Given task: Copy out all of the records below word for word, keeping every line unchanged.
'''
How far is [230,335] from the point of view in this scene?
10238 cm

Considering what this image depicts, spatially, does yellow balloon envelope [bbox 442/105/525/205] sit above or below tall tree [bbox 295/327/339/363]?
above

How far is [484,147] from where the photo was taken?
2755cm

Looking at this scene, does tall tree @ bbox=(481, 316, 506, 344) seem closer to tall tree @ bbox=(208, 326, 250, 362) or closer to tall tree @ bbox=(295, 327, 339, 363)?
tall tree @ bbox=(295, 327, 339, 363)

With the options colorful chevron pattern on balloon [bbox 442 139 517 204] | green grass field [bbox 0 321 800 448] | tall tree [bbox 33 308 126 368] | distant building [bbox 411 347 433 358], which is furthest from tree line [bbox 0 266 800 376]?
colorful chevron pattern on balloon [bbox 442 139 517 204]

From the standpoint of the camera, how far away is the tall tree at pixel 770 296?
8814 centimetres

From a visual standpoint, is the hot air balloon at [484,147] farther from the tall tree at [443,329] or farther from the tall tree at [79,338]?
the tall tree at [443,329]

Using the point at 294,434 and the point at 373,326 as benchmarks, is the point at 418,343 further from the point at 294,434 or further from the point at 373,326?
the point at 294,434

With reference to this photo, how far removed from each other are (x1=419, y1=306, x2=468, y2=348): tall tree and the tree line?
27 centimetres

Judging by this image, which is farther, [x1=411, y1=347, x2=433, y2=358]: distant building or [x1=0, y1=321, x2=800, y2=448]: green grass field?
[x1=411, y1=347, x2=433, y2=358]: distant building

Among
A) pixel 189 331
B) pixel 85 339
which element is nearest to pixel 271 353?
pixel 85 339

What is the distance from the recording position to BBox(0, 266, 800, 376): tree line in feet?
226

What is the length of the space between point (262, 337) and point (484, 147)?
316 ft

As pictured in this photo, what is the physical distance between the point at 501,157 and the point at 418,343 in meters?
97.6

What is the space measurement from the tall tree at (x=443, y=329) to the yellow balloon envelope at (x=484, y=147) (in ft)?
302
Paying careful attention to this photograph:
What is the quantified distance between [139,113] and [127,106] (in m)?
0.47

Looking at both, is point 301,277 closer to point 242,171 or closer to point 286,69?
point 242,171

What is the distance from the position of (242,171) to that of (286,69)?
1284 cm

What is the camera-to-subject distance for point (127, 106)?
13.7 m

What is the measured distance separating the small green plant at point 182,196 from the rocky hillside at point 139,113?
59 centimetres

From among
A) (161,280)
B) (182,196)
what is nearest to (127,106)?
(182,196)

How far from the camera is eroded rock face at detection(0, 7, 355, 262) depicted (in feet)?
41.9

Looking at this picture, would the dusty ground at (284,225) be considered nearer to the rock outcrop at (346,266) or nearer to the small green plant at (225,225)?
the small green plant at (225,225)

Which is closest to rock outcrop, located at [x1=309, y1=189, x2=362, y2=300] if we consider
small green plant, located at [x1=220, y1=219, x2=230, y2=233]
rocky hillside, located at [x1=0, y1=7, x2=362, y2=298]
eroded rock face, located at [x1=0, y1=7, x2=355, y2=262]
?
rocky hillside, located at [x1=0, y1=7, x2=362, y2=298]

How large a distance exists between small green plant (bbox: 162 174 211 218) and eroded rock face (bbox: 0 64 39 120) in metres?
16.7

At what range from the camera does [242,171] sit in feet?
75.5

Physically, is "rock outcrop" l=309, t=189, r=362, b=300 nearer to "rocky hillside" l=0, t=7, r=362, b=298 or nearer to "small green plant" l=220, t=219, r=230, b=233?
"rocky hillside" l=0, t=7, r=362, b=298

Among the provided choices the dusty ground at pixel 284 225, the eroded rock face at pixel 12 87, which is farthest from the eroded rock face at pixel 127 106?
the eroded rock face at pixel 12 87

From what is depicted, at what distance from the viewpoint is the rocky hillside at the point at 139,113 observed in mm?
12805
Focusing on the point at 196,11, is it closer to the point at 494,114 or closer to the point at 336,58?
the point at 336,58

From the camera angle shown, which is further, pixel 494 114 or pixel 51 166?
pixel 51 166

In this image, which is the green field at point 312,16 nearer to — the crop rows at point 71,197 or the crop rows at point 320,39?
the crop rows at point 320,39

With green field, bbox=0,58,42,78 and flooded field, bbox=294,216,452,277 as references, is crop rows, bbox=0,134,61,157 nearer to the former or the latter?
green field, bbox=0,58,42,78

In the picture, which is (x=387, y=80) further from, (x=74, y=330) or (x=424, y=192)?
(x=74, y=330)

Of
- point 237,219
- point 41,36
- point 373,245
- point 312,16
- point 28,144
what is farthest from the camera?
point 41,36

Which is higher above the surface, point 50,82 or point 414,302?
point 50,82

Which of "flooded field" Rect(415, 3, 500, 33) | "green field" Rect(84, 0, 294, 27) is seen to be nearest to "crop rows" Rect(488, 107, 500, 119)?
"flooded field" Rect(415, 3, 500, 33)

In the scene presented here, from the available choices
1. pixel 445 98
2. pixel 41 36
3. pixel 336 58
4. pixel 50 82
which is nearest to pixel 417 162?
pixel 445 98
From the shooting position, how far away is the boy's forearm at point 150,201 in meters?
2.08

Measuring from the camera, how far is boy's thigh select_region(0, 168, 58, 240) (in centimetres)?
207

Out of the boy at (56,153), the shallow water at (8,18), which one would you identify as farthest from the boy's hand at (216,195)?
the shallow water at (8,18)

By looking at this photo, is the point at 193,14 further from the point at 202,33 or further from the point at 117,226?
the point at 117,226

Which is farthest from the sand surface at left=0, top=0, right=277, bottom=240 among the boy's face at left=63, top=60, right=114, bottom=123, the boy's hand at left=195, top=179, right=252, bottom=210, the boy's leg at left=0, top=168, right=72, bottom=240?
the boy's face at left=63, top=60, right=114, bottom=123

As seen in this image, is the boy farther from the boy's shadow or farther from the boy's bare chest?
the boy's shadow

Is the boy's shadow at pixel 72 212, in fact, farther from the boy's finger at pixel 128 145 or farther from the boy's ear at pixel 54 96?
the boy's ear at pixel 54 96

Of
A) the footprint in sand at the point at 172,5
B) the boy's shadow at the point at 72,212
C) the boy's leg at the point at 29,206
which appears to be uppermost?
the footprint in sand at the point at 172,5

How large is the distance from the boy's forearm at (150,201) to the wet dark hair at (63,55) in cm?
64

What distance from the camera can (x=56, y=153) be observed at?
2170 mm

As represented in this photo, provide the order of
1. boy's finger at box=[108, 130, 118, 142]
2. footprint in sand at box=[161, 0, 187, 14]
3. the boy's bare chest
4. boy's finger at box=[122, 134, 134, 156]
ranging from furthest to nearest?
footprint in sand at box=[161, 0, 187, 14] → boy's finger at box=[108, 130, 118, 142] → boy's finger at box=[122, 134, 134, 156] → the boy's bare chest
'''
Answer to this task:
How far is [230,335] from the point of view in this scene?
10238 cm

Considering what this image depicts, spatially, does yellow balloon envelope [bbox 442/105/525/205] sit above or below tall tree [bbox 295/327/339/363]?
above

How far is [484,147] from where the photo was taken?
2755cm

Looking at this scene, does tall tree @ bbox=(481, 316, 506, 344) seem closer to tall tree @ bbox=(208, 326, 250, 362) or closer to tall tree @ bbox=(295, 327, 339, 363)?
tall tree @ bbox=(295, 327, 339, 363)

With the options colorful chevron pattern on balloon [bbox 442 139 517 204] | green grass field [bbox 0 321 800 448] | tall tree [bbox 33 308 126 368] | distant building [bbox 411 347 433 358], which is furthest from tree line [bbox 0 266 800 376]?
colorful chevron pattern on balloon [bbox 442 139 517 204]

From the standpoint of the camera, how far away is the tall tree at pixel 770 296?
8814 centimetres

From a visual standpoint, is the hot air balloon at [484,147] farther from the tall tree at [443,329] or farther from the tall tree at [79,338]?
the tall tree at [443,329]

Using the point at 294,434 and the point at 373,326 as benchmarks, is the point at 418,343 further from the point at 294,434 or further from the point at 373,326?
the point at 294,434

With reference to this photo, how far removed from each other are (x1=419, y1=306, x2=468, y2=348): tall tree and the tree line?
27 centimetres

Judging by this image, which is farther, [x1=411, y1=347, x2=433, y2=358]: distant building or [x1=0, y1=321, x2=800, y2=448]: green grass field?
[x1=411, y1=347, x2=433, y2=358]: distant building

Among
A) pixel 189 331
B) pixel 85 339
which element is nearest to pixel 271 353?
pixel 85 339

What is the distance from the recording position to BBox(0, 266, 800, 376): tree line in feet?
226

What is the length of the space between point (262, 337) and point (484, 147)?
316 ft

As pictured in this photo, what is the physical distance between the point at 501,157 and the point at 418,343 in meters?
97.6

What is the space measurement from the tall tree at (x=443, y=329) to the yellow balloon envelope at (x=484, y=147) (in ft)?
302
Paying careful attention to this photograph:
What is the quantified distance between [139,113] and [127,106] (in m)?
0.47

Looking at both, is point 301,277 closer to point 242,171 or closer to point 286,69?
point 242,171

What is the distance from the position of (242,171) to that of (286,69)?
1284 cm

What is the camera-to-subject distance for point (127, 106)?
13.7 m

What is the measured distance separating the small green plant at point 182,196 from the rocky hillside at point 139,113?
59 centimetres

From among
A) (161,280)
B) (182,196)
what is nearest to (127,106)?
(182,196)

How far from the camera is eroded rock face at detection(0, 7, 355, 262) depicted (in feet)?
41.9

Looking at this picture, would the dusty ground at (284,225) be considered nearer to the rock outcrop at (346,266) or nearer to the small green plant at (225,225)?
the small green plant at (225,225)

Which is closest to rock outcrop, located at [x1=309, y1=189, x2=362, y2=300] if we consider
small green plant, located at [x1=220, y1=219, x2=230, y2=233]
rocky hillside, located at [x1=0, y1=7, x2=362, y2=298]
eroded rock face, located at [x1=0, y1=7, x2=355, y2=262]
?
rocky hillside, located at [x1=0, y1=7, x2=362, y2=298]

How large a distance exists between small green plant (bbox: 162 174 211 218) and eroded rock face (bbox: 0 64 39 120) in metres?
16.7

At what range from the camera does [242,171] sit in feet?
75.5

Physically, is "rock outcrop" l=309, t=189, r=362, b=300 nearer to "rocky hillside" l=0, t=7, r=362, b=298 or nearer to "small green plant" l=220, t=219, r=230, b=233?
"rocky hillside" l=0, t=7, r=362, b=298

Among the provided choices the dusty ground at pixel 284 225, the eroded rock face at pixel 12 87, which is farthest from the eroded rock face at pixel 127 106?
the eroded rock face at pixel 12 87

From what is depicted, at what distance from the viewpoint is the rocky hillside at the point at 139,113 observed in mm?
12805
Focusing on the point at 196,11, is it closer to the point at 494,114 or closer to the point at 336,58?
the point at 336,58

From the camera angle shown, which is further, pixel 494 114 or pixel 51 166?
pixel 51 166

In this image, which is the green field at point 312,16 nearer to — the crop rows at point 71,197 or the crop rows at point 320,39?
the crop rows at point 320,39

With green field, bbox=0,58,42,78 and flooded field, bbox=294,216,452,277 as references, is crop rows, bbox=0,134,61,157 nearer to the former or the latter?
green field, bbox=0,58,42,78

In the picture, which is (x=387, y=80) further from, (x=74, y=330) or (x=424, y=192)?
(x=74, y=330)

Of
- point 237,219
- point 41,36
- point 373,245
- point 312,16
- point 28,144
what is farthest from the camera?
point 41,36

Which is higher above the surface, point 50,82 or point 414,302?
point 50,82

Which of "flooded field" Rect(415, 3, 500, 33) | "green field" Rect(84, 0, 294, 27) is seen to be nearest to "crop rows" Rect(488, 107, 500, 119)?
"flooded field" Rect(415, 3, 500, 33)

In the scene presented here, from the available choices
1. pixel 445 98
2. pixel 41 36
3. pixel 336 58
4. pixel 50 82
which is nearest to pixel 417 162?
pixel 445 98
From the shooting position, how far away is the boy's forearm at point 150,201 in meters?
2.08

Measuring from the camera, how far is boy's thigh select_region(0, 168, 58, 240) (in centimetres)?
207

Out of the boy at (56,153), the shallow water at (8,18), which one would you identify as farthest from the boy's hand at (216,195)?
the shallow water at (8,18)

By looking at this photo, is the point at 193,14 further from the point at 202,33 or further from the point at 117,226?
the point at 117,226

Which is farthest from the sand surface at left=0, top=0, right=277, bottom=240 among the boy's face at left=63, top=60, right=114, bottom=123, the boy's hand at left=195, top=179, right=252, bottom=210, the boy's leg at left=0, top=168, right=72, bottom=240?
the boy's face at left=63, top=60, right=114, bottom=123

As seen in this image, is the boy farther from the boy's shadow or farther from the boy's bare chest?
the boy's shadow

Is the boy's shadow at pixel 72 212, in fact, farther from the boy's finger at pixel 128 145 or farther from the boy's ear at pixel 54 96?
the boy's ear at pixel 54 96

Of
A) the footprint in sand at the point at 172,5
B) the boy's shadow at the point at 72,212
C) the boy's leg at the point at 29,206
which appears to be uppermost?
the footprint in sand at the point at 172,5

How large is the distance from the boy's forearm at (150,201) to the wet dark hair at (63,55) in cm?
64

What distance from the camera can (x=56, y=153) be observed at?
2170 mm

As represented in this photo, provide the order of
1. boy's finger at box=[108, 130, 118, 142]
2. footprint in sand at box=[161, 0, 187, 14]
3. the boy's bare chest
4. boy's finger at box=[122, 134, 134, 156]
ranging from furthest to nearest?
footprint in sand at box=[161, 0, 187, 14] → boy's finger at box=[108, 130, 118, 142] → boy's finger at box=[122, 134, 134, 156] → the boy's bare chest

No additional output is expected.